You will be pleased to hear that the high standards of production that Nelsons have pursued at Abingdon since it opened in 1991, have now resulted in the achievement of the British Standards BS5750. This also means that the necessary standards of quality control and level of production are such that Product Licences for each remedy can be granted, and this is the essential requirement for the EEC legislation which will come into effect from the beginning of next year (apparently!).
This means that the Nelsons remedies now have an “official” status and are recognition as over-the-counter homoeopathic medicines. Why homoeopathic? Because every product of this nature has to fall under one of four headings: “food”, “herbal”, “pharmaceutical drugs” and “homoeopathy”. By virue of the preparation method and for historical reasons, the Bach remedies are defined to be homoeopathic and as such are included in the British Homoeopathic Pharmacopoeia (as they are in the USA).
Those involved at Abingdon, in particular Bryan Hitchman, deserve a big pat on the back for achieving these standards and in so doing, securing the future of the remedies throughout the world. The upheaval that took place early in 1991 when the bottle filling and distribution moved from Mount Vernon to Abingdon caused rather a stir, and we received a number of letters and telephone calls which expressed a certain amount of concern (and indeed still do from time to time!), but you will all appreciate, we are sure, that it was a vital move and has, without question, been worth all the effort.
Those of you who have enjoyed Judy Howard’s Bach Flower Remedies for Women will (I hope!) be pleased to hear that a new book for children and adolescents has now been completed. It will be available soon, and is entitled Growing up with Bach Flower Remedies.
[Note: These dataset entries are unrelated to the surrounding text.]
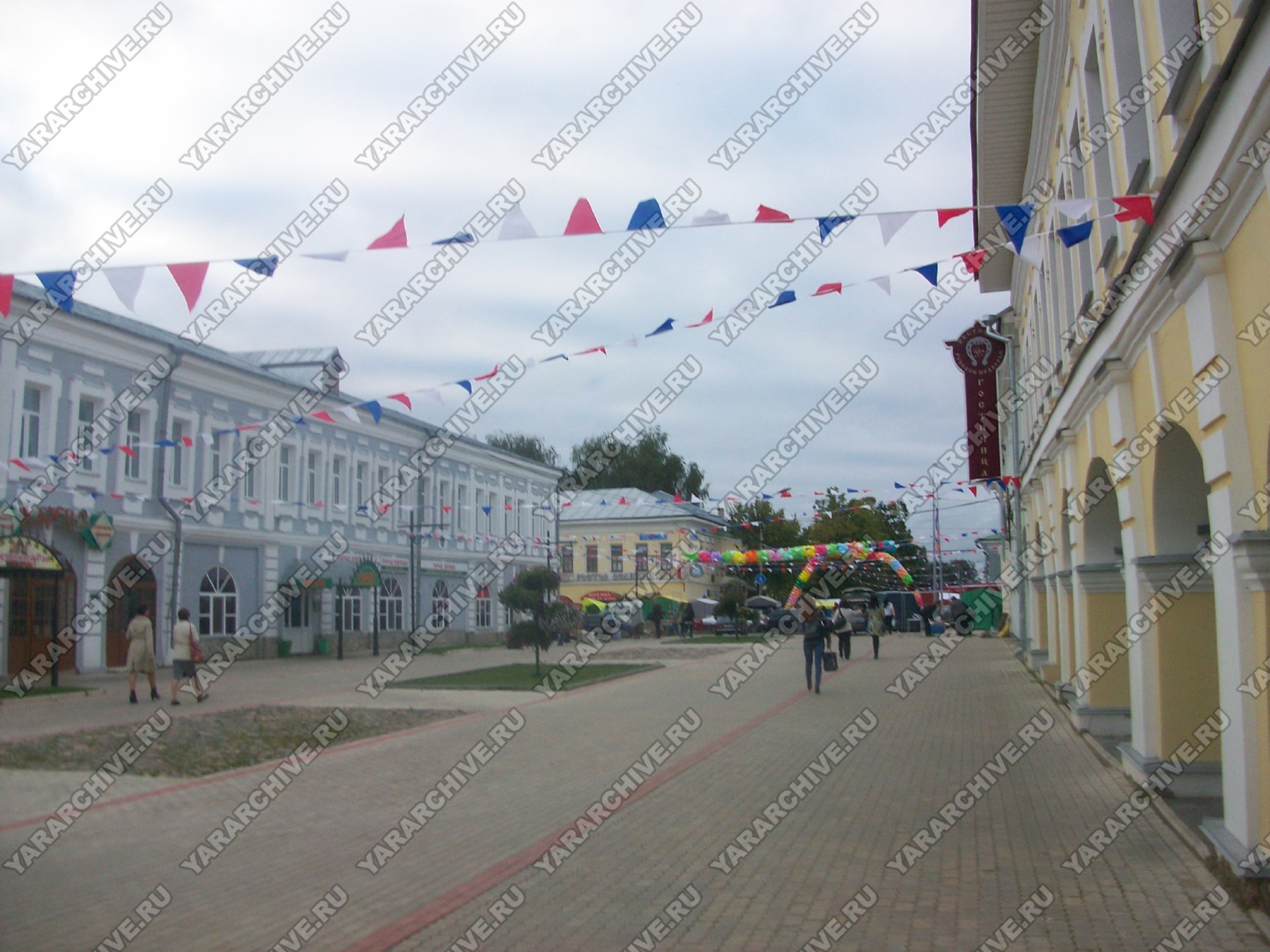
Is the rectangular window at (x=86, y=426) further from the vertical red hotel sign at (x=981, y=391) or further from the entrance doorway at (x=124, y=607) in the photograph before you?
the vertical red hotel sign at (x=981, y=391)

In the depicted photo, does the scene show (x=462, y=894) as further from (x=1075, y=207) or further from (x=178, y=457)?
(x=178, y=457)

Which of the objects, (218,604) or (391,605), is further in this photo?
(391,605)

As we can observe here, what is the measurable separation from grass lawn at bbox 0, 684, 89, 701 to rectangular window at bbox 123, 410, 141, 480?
6987 mm

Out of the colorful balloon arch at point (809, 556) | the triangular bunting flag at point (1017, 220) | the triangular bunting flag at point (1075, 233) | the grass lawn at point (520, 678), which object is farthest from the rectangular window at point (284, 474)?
the triangular bunting flag at point (1075, 233)

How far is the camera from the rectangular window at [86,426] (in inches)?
938

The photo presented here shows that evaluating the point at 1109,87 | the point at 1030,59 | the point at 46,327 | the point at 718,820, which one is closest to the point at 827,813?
the point at 718,820

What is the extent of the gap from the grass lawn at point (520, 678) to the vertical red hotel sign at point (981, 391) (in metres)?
8.61

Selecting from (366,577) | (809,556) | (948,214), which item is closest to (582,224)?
(948,214)

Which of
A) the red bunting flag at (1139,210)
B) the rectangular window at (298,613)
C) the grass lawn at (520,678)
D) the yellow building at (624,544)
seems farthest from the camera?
the yellow building at (624,544)

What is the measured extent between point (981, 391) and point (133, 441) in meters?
19.2

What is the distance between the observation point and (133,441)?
25.7 meters

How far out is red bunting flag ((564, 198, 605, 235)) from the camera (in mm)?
8000

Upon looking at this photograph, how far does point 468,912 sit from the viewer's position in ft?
19.8

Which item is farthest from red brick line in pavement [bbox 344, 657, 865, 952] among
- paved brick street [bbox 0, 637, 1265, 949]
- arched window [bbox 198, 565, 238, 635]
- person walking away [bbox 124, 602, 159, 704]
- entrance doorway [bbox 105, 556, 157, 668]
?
arched window [bbox 198, 565, 238, 635]
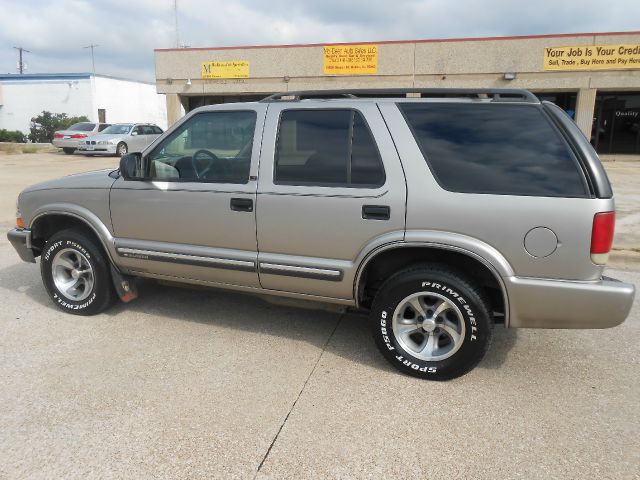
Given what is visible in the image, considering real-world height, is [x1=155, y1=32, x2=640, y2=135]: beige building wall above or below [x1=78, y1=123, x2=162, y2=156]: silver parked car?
above

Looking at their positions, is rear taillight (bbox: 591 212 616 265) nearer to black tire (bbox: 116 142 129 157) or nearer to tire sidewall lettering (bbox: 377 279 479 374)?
tire sidewall lettering (bbox: 377 279 479 374)

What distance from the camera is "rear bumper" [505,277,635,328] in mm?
2863

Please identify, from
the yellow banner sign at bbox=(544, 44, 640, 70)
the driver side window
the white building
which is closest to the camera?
the driver side window

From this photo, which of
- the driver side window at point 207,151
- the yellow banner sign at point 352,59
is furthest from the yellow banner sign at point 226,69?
the driver side window at point 207,151

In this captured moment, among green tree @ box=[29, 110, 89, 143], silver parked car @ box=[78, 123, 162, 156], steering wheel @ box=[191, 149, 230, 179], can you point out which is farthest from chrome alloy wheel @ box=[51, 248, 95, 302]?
green tree @ box=[29, 110, 89, 143]

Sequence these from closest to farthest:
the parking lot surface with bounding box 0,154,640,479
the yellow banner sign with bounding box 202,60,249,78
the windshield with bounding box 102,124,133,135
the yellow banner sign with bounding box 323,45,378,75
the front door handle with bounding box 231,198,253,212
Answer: the parking lot surface with bounding box 0,154,640,479
the front door handle with bounding box 231,198,253,212
the yellow banner sign with bounding box 323,45,378,75
the windshield with bounding box 102,124,133,135
the yellow banner sign with bounding box 202,60,249,78

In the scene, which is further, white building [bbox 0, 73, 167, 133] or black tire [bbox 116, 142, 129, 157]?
white building [bbox 0, 73, 167, 133]

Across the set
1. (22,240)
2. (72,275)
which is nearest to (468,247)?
(72,275)

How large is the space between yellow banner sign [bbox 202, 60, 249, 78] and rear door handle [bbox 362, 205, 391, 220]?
21024 millimetres

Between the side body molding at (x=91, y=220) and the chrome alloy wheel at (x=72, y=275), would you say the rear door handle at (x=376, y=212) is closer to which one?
the side body molding at (x=91, y=220)

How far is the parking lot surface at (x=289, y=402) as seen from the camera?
8.13 feet

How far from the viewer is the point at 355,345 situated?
381cm

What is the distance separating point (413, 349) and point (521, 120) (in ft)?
5.47

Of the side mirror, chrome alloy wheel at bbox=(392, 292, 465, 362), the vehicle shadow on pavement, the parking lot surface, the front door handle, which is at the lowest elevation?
the parking lot surface
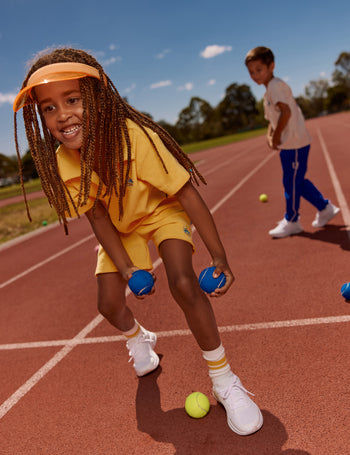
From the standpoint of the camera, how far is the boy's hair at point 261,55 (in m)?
4.56

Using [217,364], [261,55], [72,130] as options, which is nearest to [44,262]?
[261,55]

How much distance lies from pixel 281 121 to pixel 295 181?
0.82 meters

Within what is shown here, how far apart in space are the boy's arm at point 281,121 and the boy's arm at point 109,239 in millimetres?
3035

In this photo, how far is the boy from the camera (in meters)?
4.67

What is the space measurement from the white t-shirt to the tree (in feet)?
296

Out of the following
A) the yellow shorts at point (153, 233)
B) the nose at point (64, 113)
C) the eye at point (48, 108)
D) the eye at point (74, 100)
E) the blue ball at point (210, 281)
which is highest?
the eye at point (74, 100)

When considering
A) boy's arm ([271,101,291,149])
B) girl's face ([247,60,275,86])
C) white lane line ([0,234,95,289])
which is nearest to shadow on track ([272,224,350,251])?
boy's arm ([271,101,291,149])

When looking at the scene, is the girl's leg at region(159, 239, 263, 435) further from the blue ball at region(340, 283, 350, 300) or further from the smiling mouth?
the blue ball at region(340, 283, 350, 300)

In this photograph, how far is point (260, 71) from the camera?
4.66 metres

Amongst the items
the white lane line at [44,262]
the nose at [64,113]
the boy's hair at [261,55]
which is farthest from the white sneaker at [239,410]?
the white lane line at [44,262]

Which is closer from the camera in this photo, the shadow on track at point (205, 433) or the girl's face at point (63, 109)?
the shadow on track at point (205, 433)

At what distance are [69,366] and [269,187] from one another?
25.2 ft

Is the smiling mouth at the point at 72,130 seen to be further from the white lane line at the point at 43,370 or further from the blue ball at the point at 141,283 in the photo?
the white lane line at the point at 43,370

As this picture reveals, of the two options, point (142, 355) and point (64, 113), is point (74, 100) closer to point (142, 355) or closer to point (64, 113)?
point (64, 113)
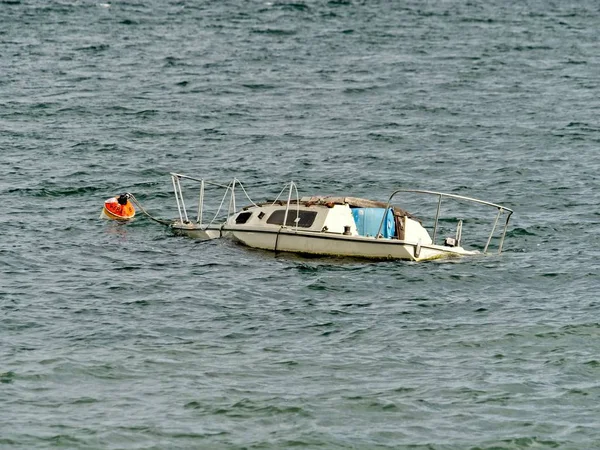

The book goes through each stage of a child’s life, beginning with babyhood right through to teenagers leaving school. It deals with issues like sleeping, feeding and communication problems, temper tantrums, going to school, bullying, shyness, sharing attention with a new brother or sister, coping with family relationships, puberty, personal identity and body image, adolescent moods, taking examinations etc., and how the remedies fit in and help to ease the emotional upset that can so often coincide with these events.
It has just been released and is available through the usual channels. For practitioners the cover price will be discounted.
Hope you will enjoy it and find it useful!
NB The new video – “Bach Flower Remedies: A Further Understanding” (see December 1993 Bulletin) – should be available by the end of the month.
Michael and Julie Barton, Philippa Whiston, Helen Lees, Jackie Maliphant, Karen King, Rosemary Giles, Marilyn Chapman, Pam Sheppard, Viv Hinks, Jeff Chambers, Ken McClymont, Gloria Ferriday, Margaret Paterson, Peter Stevens, Christina Rogerson, Stephanie Lees, Lena Wilson, Ykke Sayer, Caroline Davison, Lynne Langley, Maria Miller, Susan Harrison, Irene Earis, Alison Lock, Abra Cann, Anne Parry, Rixt Zenhorst, June Allen, Carrie Allen, Sheila Gordon, Joyce Everett, Carol Pearce, Beth Course, Lynn Keating, Claire Gabriel, Jean Sindall, Jeanne Heppell, Pamela Heraty, Geraldine Healy, Valerie Plummer, Bernadette Hammond… who have all successfully completed the course and are now Registered practitioners.
Well done and welcome to the “family”!
With best wishes from us all at the Bach Centre.
This archive material has been edited to remove some out-of-date advice and information.